▸ Document passage:
━━━

Transformer and Word Embedding

Transformer and Attention

1.Background and motivation

1.1 RNN Limitations

In traditional Recurrent Neural Networks (RNN) or LSTM models, the sequence is processed one token at a time: the $t$ -th token connot be processed until $(t-1)$ -th token is finished. This captures sequential information but leads to 2 major drawbacks:

Non-parallelizable: Slow training speed.
Long-range dependency problem: It becomes difficult for RNNs to propagate information from distant positions in the sequence effectively.

1.2 The Emgergence of the Transformer

In 2017, Vaswani et al. introduced the Transformer architecture in the paper Attention is All You Need, revolutionizing Natural Language Processing (NLP) and deep learning. The key innovation in the Transformer is the Self-Attention Mechanism, which captures dependencies across all positions in a sequence In parallel, without relying on recurrent structures.

2. Fundamentals of Attention

2.1 Concept of Attention

The core idea of Attention is that when the model focuses on a particular target word (or position), it should "attend" to the most relevant parts of the input sequence, assigning higher weights to those relevant elements.

A simple analogy: When we read, we tent to focus more on words or sentences most relevant to the question at hand.

2.2 The introduction of Query, Key， and Value

Practically, each token is projected into three different vector spaces:

Query (Q): "What am I looking for?
Key (K): "What features do I have for retrival?"
Value (V) "What content do I actually carry?"

In Self-Attention, every token in the sequence serves as a Query, Key, Value. Each token compares itself to others, resulting in distinct attention weights.

3. Self-Attention Formula Derivation

3.1 Basic From

The most common form is Scaled Dot-Product Attention. The core formula is:

\text{Attention}(Q,K,V) = \text{softmax}(\frac{Q K^T}{\sqrt{d_k}})V

$Q\in \mathbb{R}^{n \times d_k}$ ：Matrix containing all Query vectors (where $n$ is the sequence length, and $d_k$ is the dimension of each vector)

━━━

▸ Parts of the exercise:
1 - For the page on Transformers and attention, state whether each of the following statements agrees with it: (a) the Transformer architecture was introduced in 2017; (b) traditional RNN models process the tokens of a sequence in parallel; (c) in Self-Attention, every token in the sequence serves as a Query, Key, and Value. Answer yes or no for each, quoting the deciding words of the page.
2 - Extract the passage of the page on Transformers and attention from "2. Fundamentals of" to "those relevant elements.", copying it without alteration.

▸ Dataset excerpt:

━━━

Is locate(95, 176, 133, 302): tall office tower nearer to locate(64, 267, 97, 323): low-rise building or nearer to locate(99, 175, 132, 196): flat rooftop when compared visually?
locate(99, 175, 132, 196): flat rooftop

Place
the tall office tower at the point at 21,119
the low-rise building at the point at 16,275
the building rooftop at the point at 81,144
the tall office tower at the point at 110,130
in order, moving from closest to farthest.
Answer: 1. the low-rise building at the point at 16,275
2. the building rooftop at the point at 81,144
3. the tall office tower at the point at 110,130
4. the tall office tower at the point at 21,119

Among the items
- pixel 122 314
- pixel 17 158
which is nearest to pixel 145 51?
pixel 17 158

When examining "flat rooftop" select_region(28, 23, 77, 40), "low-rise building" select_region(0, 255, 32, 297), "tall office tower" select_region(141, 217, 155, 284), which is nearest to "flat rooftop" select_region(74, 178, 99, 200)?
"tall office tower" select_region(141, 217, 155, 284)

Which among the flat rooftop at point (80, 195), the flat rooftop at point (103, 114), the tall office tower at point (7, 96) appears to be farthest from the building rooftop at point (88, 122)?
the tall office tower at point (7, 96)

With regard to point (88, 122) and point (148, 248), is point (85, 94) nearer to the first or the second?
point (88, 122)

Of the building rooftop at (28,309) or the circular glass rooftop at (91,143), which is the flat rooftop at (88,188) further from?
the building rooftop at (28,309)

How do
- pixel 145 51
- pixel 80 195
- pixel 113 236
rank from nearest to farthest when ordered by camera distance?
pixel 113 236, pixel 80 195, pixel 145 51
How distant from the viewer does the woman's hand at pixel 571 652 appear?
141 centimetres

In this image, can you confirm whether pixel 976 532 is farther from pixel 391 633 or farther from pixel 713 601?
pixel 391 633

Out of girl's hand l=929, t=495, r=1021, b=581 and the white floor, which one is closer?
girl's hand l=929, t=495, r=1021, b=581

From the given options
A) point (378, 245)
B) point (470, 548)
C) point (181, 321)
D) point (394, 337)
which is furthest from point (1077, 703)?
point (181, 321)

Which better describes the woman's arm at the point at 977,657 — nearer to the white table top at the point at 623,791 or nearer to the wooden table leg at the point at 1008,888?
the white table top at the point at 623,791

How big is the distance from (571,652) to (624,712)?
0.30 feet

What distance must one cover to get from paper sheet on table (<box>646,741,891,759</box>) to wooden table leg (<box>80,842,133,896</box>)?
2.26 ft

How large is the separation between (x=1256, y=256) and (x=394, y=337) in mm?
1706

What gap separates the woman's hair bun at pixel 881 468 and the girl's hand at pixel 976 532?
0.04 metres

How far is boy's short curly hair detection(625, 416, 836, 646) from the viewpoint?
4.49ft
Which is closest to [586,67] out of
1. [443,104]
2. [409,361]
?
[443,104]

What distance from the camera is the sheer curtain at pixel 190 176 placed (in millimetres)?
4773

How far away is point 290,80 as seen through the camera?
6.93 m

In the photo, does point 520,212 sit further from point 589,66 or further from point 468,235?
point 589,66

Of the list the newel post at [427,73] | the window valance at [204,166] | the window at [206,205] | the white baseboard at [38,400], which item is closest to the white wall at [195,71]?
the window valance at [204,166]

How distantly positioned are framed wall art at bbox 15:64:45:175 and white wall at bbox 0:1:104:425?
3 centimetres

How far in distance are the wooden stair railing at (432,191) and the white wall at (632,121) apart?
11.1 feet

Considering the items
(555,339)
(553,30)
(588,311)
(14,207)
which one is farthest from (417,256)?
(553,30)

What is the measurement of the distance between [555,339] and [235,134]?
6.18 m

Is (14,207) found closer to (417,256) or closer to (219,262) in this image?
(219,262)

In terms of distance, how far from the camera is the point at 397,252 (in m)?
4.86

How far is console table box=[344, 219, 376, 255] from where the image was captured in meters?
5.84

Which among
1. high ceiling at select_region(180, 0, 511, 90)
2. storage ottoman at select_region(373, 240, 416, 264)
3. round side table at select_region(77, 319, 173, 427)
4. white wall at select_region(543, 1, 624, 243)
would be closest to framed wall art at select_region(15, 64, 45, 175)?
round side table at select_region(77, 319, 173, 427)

━━━

▸ Solutions per task:
1 -
(a) Yes: "In 2017, Vaswani et al. introduced the Transformer architecture in the paper Attention is All You Need"
(b) No: "the sequence is processed one token at a time"
(c) Yes: "every token in the sequence serves as a Query, Key, Value"

2 -
2. Fundamentals of Attention

2.1 Concept of Attention

The core idea of Attention is that when the model focuses on a particular target word (or position), it should "attend" to the most relevant parts of the input sequence, assigning higher weights to those relevant elements.